In one embodiment, the token bucket module may include a token management unit and a data monitoring unit, wherein:
Under the condition that the token does not exceed the threshold, the token management unit adds the number of tokens to the token bucket of each terminal periodically and regularly; the data monitoring unit decides whether to transmit a data packet of the terminal to a subsequent module according to the token quantity of the token bucket of each user;
From the interaction aspect of each module in practical application, the token management unit periodically manages the token bucket of each terminal, and the data monitoring unit controls data transmission according to the terminal token. If the number of the tokens is not enough, the data packet of the terminal is not taken down from the cache queue; and if the number of the tokens is enough, taking down the data packet of the terminal from the buffer queue, and sending the data packet to a subsequent module (sending the data packet to the PDCP module in a downlink mode and sending the data packet to the network side in an uplink mode), so that the purpose of controlling the rate of the terminal is finally achieved.

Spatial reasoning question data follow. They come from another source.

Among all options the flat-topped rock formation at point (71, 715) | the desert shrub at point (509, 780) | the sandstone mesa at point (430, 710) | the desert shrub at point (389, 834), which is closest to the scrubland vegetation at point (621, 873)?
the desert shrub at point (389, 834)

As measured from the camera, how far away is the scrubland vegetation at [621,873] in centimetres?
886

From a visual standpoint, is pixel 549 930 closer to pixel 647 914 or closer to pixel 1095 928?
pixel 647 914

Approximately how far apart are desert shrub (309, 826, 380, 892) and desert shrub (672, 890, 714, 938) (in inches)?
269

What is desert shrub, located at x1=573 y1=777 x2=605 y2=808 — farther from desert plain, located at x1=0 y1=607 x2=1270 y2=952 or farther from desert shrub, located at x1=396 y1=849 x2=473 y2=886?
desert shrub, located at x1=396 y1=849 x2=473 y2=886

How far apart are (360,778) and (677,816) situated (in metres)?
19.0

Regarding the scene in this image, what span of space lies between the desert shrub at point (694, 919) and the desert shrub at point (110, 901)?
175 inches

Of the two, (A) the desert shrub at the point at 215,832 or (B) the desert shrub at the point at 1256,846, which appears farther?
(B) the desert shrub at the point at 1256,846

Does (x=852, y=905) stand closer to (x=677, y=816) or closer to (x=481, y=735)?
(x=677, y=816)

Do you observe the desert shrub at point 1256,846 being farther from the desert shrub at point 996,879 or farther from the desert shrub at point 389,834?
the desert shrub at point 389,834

in order to control the terminal rate of the base station and monitor the terminal data flow, the embodiment of the control base station of the terminal rate controls the GTP layer of the base station through the token on the basis of the traditional data transmission of the base station, surrounds the terminal with the rate exceeding the limit, suppresses the data receiving and sending of the GTP layer, controls the data receiving and sending of the terminal, realizes the accurate control of the rate exceeding the limit, prevents the overload of the wireless transmission of the base station, ensures the use of a plurality of users of the base station and controls the whole rate of the base station. The invention optimizes the base station internal protocol (GTP protocol) based on token control, and aims at the users with over-limit transmission rate and insufficient token quantity, the data is transmitted in a suspension manner until the token quantity is recovered to be sufficient, so that the rate peak value of the over-limit of the terminal is limited. The invention restricts the data transmission of the user or the server with the rate exceeding limit and limits the rate exceeding peak value from the data flow intermediate node (base station), saves the air interface transmission bandwidth, provides side guarantee for the use of other users and finally achieves the aim of controlling the rate of the multiple terminals in the base station. The invention can configure different token quantity thresholds according to different rate peak value requirements, flexibly control the transmission rate of the terminal in a gradient manner, and meet the rate control requirements under different scenes.

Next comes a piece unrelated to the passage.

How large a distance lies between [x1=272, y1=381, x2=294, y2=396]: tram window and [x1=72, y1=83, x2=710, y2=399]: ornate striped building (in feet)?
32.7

The technical features of the above embodiments can be arbitrarily combined, and for the sake of brevity, all possible combinations of the technical features in the above embodiments are not described, but should be considered as the scope of the present specification as long as there is no contradiction between the combinations of the technical features.

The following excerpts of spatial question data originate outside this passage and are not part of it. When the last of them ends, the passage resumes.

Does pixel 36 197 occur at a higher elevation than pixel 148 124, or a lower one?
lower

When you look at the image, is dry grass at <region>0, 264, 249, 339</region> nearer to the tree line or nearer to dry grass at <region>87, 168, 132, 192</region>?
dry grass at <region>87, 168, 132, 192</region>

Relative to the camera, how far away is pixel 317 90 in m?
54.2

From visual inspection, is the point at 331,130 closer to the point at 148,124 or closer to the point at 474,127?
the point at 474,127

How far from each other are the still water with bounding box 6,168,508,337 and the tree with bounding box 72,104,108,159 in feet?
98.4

The above examples only show some embodiments of the present invention, and the description thereof is more specific and detailed, but not construed as limiting the scope of the invention. It should be noted that, for a person skilled in the art, several variations and modifications can be made without departing from the inventive concept, which falls within the scope of the present invention. Therefore, the protection scope of the present patent shall be subject to the appended claims.